Copy the data below word for word, keeping every line as it appears.

- **Exercise material**:
[start]

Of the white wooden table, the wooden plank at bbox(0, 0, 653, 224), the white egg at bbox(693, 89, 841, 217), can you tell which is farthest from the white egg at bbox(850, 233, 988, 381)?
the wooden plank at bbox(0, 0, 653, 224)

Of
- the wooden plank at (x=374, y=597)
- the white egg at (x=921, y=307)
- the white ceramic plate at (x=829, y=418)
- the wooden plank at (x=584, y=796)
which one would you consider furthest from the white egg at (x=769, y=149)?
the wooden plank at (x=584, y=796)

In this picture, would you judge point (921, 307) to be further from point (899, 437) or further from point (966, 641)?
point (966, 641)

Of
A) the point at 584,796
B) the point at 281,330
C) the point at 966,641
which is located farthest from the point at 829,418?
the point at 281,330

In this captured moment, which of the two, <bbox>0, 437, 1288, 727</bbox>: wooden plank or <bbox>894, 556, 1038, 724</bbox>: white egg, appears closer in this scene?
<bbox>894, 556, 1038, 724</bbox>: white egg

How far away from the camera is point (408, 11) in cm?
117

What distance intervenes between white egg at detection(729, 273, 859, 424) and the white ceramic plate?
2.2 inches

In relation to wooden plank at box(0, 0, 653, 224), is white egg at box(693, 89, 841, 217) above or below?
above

[end]

- **Expected output**:
Of the white wooden table, the wooden plank at bbox(0, 0, 653, 224), the white egg at bbox(693, 89, 841, 217), can you tell which is farthest from the white egg at bbox(850, 233, 988, 381)?
the wooden plank at bbox(0, 0, 653, 224)

Of
- the wooden plank at (x=374, y=597)
- the white egg at (x=921, y=307)
- the white ceramic plate at (x=829, y=418)
- the wooden plank at (x=584, y=796)
which one would you consider furthest from the white egg at (x=769, y=149)?
the wooden plank at (x=584, y=796)

In this picture, would you judge point (921, 307) to be further from point (899, 437) or further from point (966, 641)?
point (966, 641)

Of
A) the point at 584,796
B) the point at 281,330
C) the point at 966,641
which is located farthest from the point at 829,418?
the point at 281,330

In this captured moment, which of the two, <bbox>0, 437, 1288, 727</bbox>: wooden plank or <bbox>894, 556, 1038, 724</bbox>: white egg, appears closer in this scene?
<bbox>894, 556, 1038, 724</bbox>: white egg

How far away from the camera is point (408, 11) in cm?
117

What distance intervenes between white egg at detection(729, 273, 859, 424) and the white ceramic plate?
2.2 inches

In relation to wooden plank at box(0, 0, 653, 224), is white egg at box(693, 89, 841, 217) above or below?
above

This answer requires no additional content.